Questo film è anche un’opera d’arte complessa che gioca a briglia sciolta con le regole del realismo per offrire una visione di ciò che è possibile al di là del mondo che conosciamo. Un film più convenzionale si sarebbe basato sul realismo psicologico diretto, portando il pubblico nel mondo di Maddy e Owen e nel ruolo che The Pink Opaque vi gioca. Ma in I Saw the TV Glow i mondi sono permeabili: l’universo immaginario di The Pink Opaque non resta fermo sullo schermo, e quel luccichio rosa che brilla ai bordi di alcune scene prende lentamente il sopravvento nel mondo reale.
Il resto del film trascorre in un isolamento crescente per il protagonista, che lavora anno dopo anno in una sala giochi per un capo sprezzante, interagendo con nessuno se non con i clienti.
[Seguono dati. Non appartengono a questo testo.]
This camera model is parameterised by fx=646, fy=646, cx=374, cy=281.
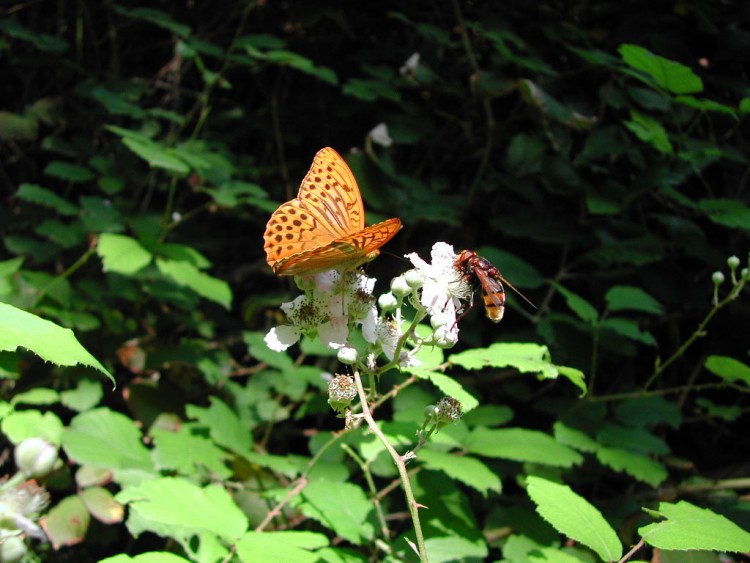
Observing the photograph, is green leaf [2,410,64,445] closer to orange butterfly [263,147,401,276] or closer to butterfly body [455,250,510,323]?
orange butterfly [263,147,401,276]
È un’esistenza che lo sta letteralmente soffocando: l’asma di Owen peggiora sempre di più ed è qui che la realtà si infrange per lui – accade nella sala giochi, in una scena in cui Owen urla tutta la sua disperazione eppure nessuno sembra sentirlo. I sorrisi dei partecipanti alla festa sono congelati sullo schermo, sospesi in un altro continuum spazio-temporale, completamente ignari dell’angoscia di Owen.
È una scena che ci riporta ancora una volta alla questione di come funzioni la realtà nel film: i momenti di ripiegamento che rendono unica l’esperienza di I Saw the TV Glow possono esser compresi meglio per il modo in cui comunicano la realtà interiore. In questo contesto, il racconto di Maddy sulla vita dopo la morte non è una questione di verità o assurdità, ma uno sguardo alla natura esistenziale della lotta di chi intende vivere la vita alle proprie condizioni.